* 题目说明 *
把下文徐震个展介绍中以“早在2001年”开头的那一段改写成简短的要点列表,保留其主要事实。

* 引文段落 *

贝浩登(巴黎)荣幸推出徐震个展——《文明迭代》,这是徐震与画廊合作的首个个展,将呈现其自2013年创立同名品牌之后的重要作品系列。迭代是通过重复反馈以到达所需结果的方法。徐震此次展出的作品系列,也将为我们呈现在艺术全球化与网络化日益加剧的当下,何以利用他的方程式接近艺术的未来。
早在2001年,徐震就曾作为当时最年轻的中国艺术家在第49届威尼斯双年展展出过作品。20岁就已经崭露头角的他,以个体艺术家的身份在之后的12年中创作了大量建立于个体意识之上的作品。随着新旧世纪交替带来的社会变迁,经济发展带来的文化变化从深处影响着这位触觉敏锐的艺术家。这最终导致了他于2009年在上海创立了没顶公司,在此分水岭之后,徐震的作品都由公司的模式产出,其“艺术家”的身份则被抛掷在了争议的漩涡中心,创作的关注点也开始转向艺术与商业。

* 材料清单 *
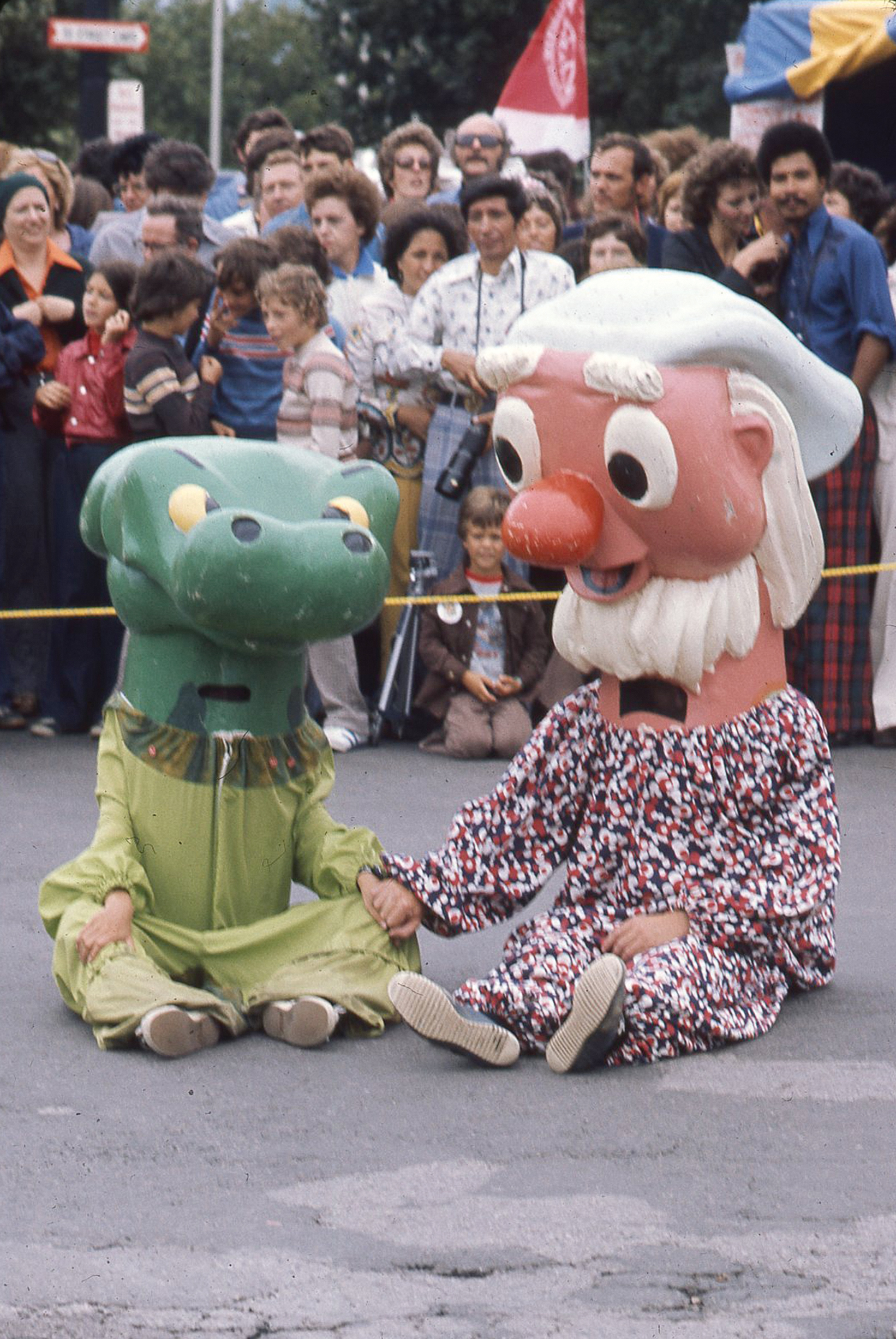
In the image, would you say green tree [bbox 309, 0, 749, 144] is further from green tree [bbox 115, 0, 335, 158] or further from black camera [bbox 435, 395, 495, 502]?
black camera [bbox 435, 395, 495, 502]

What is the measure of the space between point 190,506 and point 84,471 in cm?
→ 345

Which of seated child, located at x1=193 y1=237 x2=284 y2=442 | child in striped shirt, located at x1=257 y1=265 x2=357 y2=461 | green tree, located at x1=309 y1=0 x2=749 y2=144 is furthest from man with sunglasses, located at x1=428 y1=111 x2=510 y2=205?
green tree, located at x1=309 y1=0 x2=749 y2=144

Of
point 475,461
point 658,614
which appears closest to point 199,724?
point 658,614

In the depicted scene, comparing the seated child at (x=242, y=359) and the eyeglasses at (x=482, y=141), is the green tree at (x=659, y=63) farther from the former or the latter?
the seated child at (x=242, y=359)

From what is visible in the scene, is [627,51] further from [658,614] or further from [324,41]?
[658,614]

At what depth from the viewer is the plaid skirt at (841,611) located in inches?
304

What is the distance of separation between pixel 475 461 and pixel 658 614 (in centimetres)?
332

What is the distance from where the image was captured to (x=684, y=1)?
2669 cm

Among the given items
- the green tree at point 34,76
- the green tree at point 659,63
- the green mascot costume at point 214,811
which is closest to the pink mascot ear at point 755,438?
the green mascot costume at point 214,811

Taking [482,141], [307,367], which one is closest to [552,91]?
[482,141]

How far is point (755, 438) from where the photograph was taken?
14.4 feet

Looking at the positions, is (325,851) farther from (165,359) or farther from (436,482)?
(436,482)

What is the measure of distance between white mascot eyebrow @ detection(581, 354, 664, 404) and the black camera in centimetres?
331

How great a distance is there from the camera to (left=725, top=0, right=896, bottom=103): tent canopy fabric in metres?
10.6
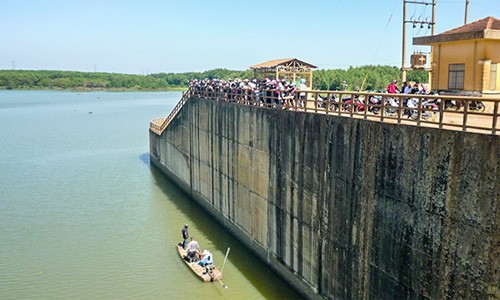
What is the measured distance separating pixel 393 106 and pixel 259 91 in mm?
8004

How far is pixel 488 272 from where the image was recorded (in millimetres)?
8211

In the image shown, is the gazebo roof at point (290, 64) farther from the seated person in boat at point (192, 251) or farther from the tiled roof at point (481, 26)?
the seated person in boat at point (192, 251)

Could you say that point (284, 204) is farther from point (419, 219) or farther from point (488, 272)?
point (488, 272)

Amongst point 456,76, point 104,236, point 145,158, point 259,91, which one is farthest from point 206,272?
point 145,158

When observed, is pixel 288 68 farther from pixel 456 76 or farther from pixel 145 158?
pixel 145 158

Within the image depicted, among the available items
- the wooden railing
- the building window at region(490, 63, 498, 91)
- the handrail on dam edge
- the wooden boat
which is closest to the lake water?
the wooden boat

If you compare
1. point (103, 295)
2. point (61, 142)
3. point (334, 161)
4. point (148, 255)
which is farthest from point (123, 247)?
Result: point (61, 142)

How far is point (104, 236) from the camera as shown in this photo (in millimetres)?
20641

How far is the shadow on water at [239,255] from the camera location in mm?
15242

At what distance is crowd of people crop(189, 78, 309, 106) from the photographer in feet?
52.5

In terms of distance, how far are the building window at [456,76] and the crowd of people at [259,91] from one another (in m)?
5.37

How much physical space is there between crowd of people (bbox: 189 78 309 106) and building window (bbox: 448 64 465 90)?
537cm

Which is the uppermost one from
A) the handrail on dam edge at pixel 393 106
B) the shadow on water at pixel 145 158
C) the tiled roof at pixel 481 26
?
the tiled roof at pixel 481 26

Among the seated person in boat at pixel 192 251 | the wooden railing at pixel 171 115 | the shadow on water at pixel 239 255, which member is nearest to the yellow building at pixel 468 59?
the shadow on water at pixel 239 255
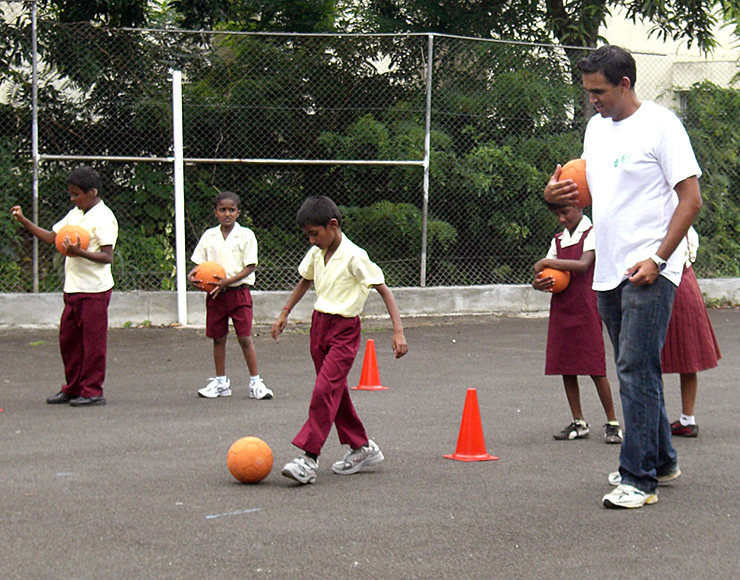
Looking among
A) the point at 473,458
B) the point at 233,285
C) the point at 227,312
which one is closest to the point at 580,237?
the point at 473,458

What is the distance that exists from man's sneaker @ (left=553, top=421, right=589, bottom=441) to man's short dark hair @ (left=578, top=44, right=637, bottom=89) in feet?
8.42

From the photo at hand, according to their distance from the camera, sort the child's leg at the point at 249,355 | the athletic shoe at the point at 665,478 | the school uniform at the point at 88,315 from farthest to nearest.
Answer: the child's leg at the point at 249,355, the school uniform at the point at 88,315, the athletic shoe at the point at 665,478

* 练习解答 *
- 2001年,徐震作为当时最年轻的中国艺术家,在第49届威尼斯双年展上展出作品,20岁便已崭露头角。
- 此后12年间,他以个体艺术家的身份,创作了大量建立在个体意识之上的作品。
- 世纪交替带来的社会变迁,以及经济发展带来的文化变化,深刻影响了他。
- 2009年,他在上海创立没顶公司。此后他的作品均以公司模式产出,他的“艺术家”身份陷入争议,创作重心也转向艺术与商业。